Color me less satisfied than ever with the content. But I do like the pdf over paper (I get both) since I can expand it on the screen to larger print. I find the website more irritating than useful.

Then again, I’m not a harried business decision-maker needing this continuous news feed to have my finger on the moment-to-moment pulse of the industry. [/sarcasm].

Bottom line:
ISTM the only way to look at mag subscriptions (including online ones) nowadays is “total annual quantity+quality of info versus total annual price”. Just like continuous scroll eliminates the idea of “pages”, continuous output delivered via website eliminates the idea of “issues”. Or at the very least renders the idea quaint.

I think you need to check your math. The year might have 34 weeks covered by double issues and 18 weeks covered by single issues. But the resulting annual subscription would consist of 17 double issues and 18 single issues. So the publisher can still argue that single issues are the standard and double issues are the exception.

I have had subscriptions to Analog, Asimov;s, and Ellery Queen’s for years (all of them now published by Dell). Each of them used to be monthly, but over the years each of them have changed their publication schedules, first to ten single and two double issues per year, and now to six double issues per year. A quick random check of my back issues shows that the single issues were about 110 pages each, while the current double issues are about 210 pages each. So a slight decrease in total page count, but to my mind not a significant one.

Sports Illustrated went from weekly to monthly. Rolling Stone went from 2x a month to monthly… And more than a few went to online only,.

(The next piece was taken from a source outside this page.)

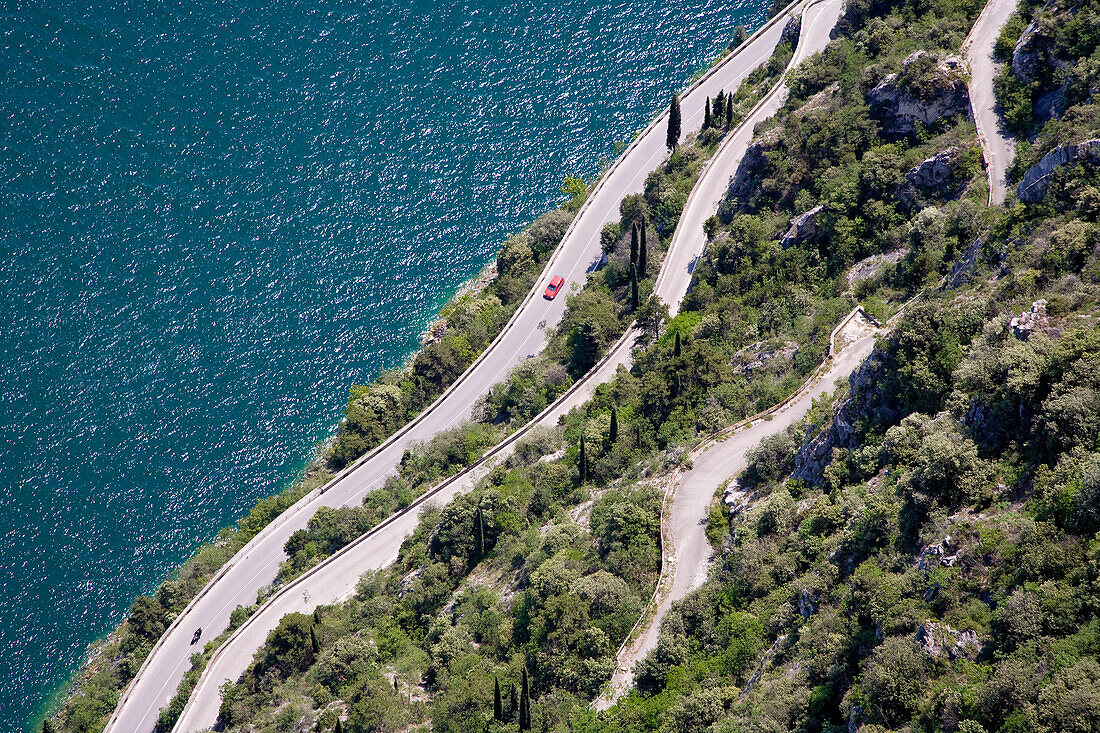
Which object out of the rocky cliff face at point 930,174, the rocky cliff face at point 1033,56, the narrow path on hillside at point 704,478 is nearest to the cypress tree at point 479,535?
the narrow path on hillside at point 704,478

I forgot what magazine it was but I was subscribed to a typical video game magazine in the mid-00s that had 12 issues a year once a month. What they didn’t tell you was that one of those issues was a “Special Issue” that was a compilation issue released near the end of the year that was all recycled material, and if you bought the normal “12 issue subscription” you actually wouldn’t get the whole year of magazines. You had to get the “24 Issue + 2 Bonus Issue” subscription.

True that. It could be, indeed, that the number of double issues (17) was set for precisely that reason.